Copy the part of the records that opens with the line containing "In the photograph, which of" and closes at the end of the records, substituting "image" for "photograph" and leaving all else unchanged.
Start of Given records
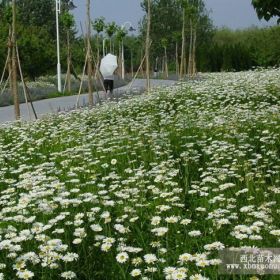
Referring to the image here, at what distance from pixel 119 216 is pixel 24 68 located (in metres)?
33.4

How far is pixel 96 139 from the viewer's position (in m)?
8.02

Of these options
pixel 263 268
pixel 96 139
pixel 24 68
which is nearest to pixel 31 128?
pixel 96 139

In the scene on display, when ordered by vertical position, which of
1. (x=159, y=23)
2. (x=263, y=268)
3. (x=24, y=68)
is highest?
(x=159, y=23)

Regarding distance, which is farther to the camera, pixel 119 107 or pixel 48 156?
pixel 119 107

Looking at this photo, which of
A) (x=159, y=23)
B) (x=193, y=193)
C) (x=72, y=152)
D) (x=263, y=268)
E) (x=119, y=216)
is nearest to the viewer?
(x=263, y=268)

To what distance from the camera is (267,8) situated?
8.00m

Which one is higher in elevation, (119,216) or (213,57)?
(213,57)

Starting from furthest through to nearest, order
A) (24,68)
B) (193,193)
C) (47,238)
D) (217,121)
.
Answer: (24,68), (217,121), (193,193), (47,238)

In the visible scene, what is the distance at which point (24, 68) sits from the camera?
36.0 metres

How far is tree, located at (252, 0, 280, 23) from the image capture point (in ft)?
26.0

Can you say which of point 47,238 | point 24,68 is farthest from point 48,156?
point 24,68

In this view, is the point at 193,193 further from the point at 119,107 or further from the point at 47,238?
the point at 119,107

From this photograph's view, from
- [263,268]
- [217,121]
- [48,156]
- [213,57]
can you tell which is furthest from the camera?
[213,57]

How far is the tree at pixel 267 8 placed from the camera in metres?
7.93
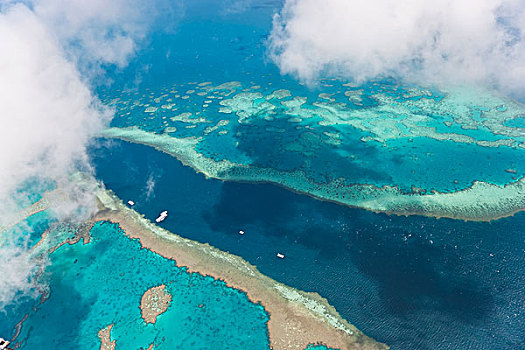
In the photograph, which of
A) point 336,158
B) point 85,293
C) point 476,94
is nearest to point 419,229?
point 336,158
End of Given records
§ Full output:
In the image, which of
A) point 336,158
B) point 85,293
C) point 476,94
is nearest to point 419,229?
point 336,158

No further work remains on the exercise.